Some advantages include:

* If a thread gets a lot of cache misses, the other thread(s) can continue, taking advantage of the unused computing resources, which thus can lead to faster overall execution, as these resources would have been idle if only a single thread was executed.
* If a thread can not use all the computing resources of the CPU (because instructions depend on each other's result), running another thread permits to not leave these idle.
* If several threads work on the same set of data, they can actually share their cache, leading to better cache usage or synchronization on its values.

Disadvantages

Some criticisms of multithreading include:

* Multiple threads can interfere with each other when sharing hardware resources such as caches or translation lookaside buffers (TLBs).
* Execution times of a single-thread are not improved but can be degraded, even when only one thread is executing. This is due to slower frequencies and/or additional pipeline stages that are necessary to accommodate thread-switching hardware.
* Hardware support for Multithreading is more visible to software, thus requiring more changes to both application programs and operating systems than Multiprocessing.

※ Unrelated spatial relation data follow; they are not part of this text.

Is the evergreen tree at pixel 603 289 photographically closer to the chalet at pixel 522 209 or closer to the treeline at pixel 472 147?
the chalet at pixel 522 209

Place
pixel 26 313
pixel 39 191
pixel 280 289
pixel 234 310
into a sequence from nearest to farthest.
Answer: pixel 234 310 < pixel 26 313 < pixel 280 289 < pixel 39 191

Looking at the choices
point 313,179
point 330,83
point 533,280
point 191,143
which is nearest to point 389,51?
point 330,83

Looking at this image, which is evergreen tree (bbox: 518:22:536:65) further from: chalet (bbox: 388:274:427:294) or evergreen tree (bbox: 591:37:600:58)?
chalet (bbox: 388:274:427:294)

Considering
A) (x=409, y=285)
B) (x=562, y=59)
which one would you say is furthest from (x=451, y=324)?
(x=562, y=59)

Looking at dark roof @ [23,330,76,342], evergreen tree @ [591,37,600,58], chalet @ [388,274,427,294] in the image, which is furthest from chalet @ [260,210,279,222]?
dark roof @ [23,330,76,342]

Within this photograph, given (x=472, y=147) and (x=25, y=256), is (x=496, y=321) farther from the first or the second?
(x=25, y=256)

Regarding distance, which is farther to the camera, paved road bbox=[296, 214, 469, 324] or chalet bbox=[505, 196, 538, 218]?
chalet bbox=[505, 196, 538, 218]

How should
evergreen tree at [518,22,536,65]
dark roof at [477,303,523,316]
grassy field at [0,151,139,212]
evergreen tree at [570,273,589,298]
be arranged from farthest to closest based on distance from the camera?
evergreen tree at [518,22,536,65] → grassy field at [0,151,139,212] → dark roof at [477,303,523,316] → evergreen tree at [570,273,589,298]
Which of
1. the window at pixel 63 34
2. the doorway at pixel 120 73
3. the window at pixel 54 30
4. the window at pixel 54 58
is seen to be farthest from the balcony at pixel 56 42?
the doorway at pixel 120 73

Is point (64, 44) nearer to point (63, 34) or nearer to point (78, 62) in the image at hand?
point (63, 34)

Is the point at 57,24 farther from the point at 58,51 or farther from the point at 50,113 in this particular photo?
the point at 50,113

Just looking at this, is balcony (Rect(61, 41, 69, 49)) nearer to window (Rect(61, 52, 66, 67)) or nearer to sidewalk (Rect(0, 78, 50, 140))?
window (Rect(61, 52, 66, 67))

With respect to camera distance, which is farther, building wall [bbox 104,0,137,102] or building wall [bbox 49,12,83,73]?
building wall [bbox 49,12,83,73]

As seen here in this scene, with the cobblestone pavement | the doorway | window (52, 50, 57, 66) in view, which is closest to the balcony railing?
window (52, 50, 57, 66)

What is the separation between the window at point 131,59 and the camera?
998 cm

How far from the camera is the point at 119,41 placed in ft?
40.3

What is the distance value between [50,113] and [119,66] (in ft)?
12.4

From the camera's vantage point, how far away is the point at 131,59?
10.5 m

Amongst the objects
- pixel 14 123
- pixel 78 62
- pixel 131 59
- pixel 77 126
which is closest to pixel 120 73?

The mileage thus vary, Intel claims up to 30 percent benefits with its HyperThreading technology [1], a synthetic program just performing a loop of non-optimized dependent floating-point operations actually gets a 100 percent benefit when run in parallel. On the other hand, assembly-tuned programs using e.g. MMX or altivec extensions and performing data pre-fetches, such as good video encoders, do not suffer from cache misses or idle computing resources, and thus do not benefit from hardware multithreading and can indeed see degraded performance due to the contention on the shared resources.

Hardware techniques used to support multithreading often parallel the software techniques used for computer multitasking of computer programs.

Types of Multithreading

Block multi-threading

Concept

The simplest type of multi-threading is where one thread runs until it is blocked by an event that normally would create a long latency stall. Such a stall might be a cache-miss that has to access off-chip memory, which might take hundreds of CPU cycles for the data to return. Instead of waiting for the stall to resolve, a threaded processor would switch execution to another thread that was ready to run. Only when the data for the previous thread had arrived, would the previous thread be placed back on the list of ready-to-run threads.

For example:

1. Cycle i : instruction j from thread A is issued
2. Cycle i+1: instruction j+1 from thread A is issued
3. Cycle i+2: instruction j+2 from thread A is issued, load instruction which misses in all caches
4. Cycle i+3: thread scheduler invoked, switches to thread B
5. Cycle i+4: instruction k from thread B is issued
6. Cycle i+5: instruction k+1 from thread B is issued

Conceptually, it is similar to cooperative multi-tasking used in real-time operating systems in which tasks voluntarily give up execution time when they need to wait upon some type of event.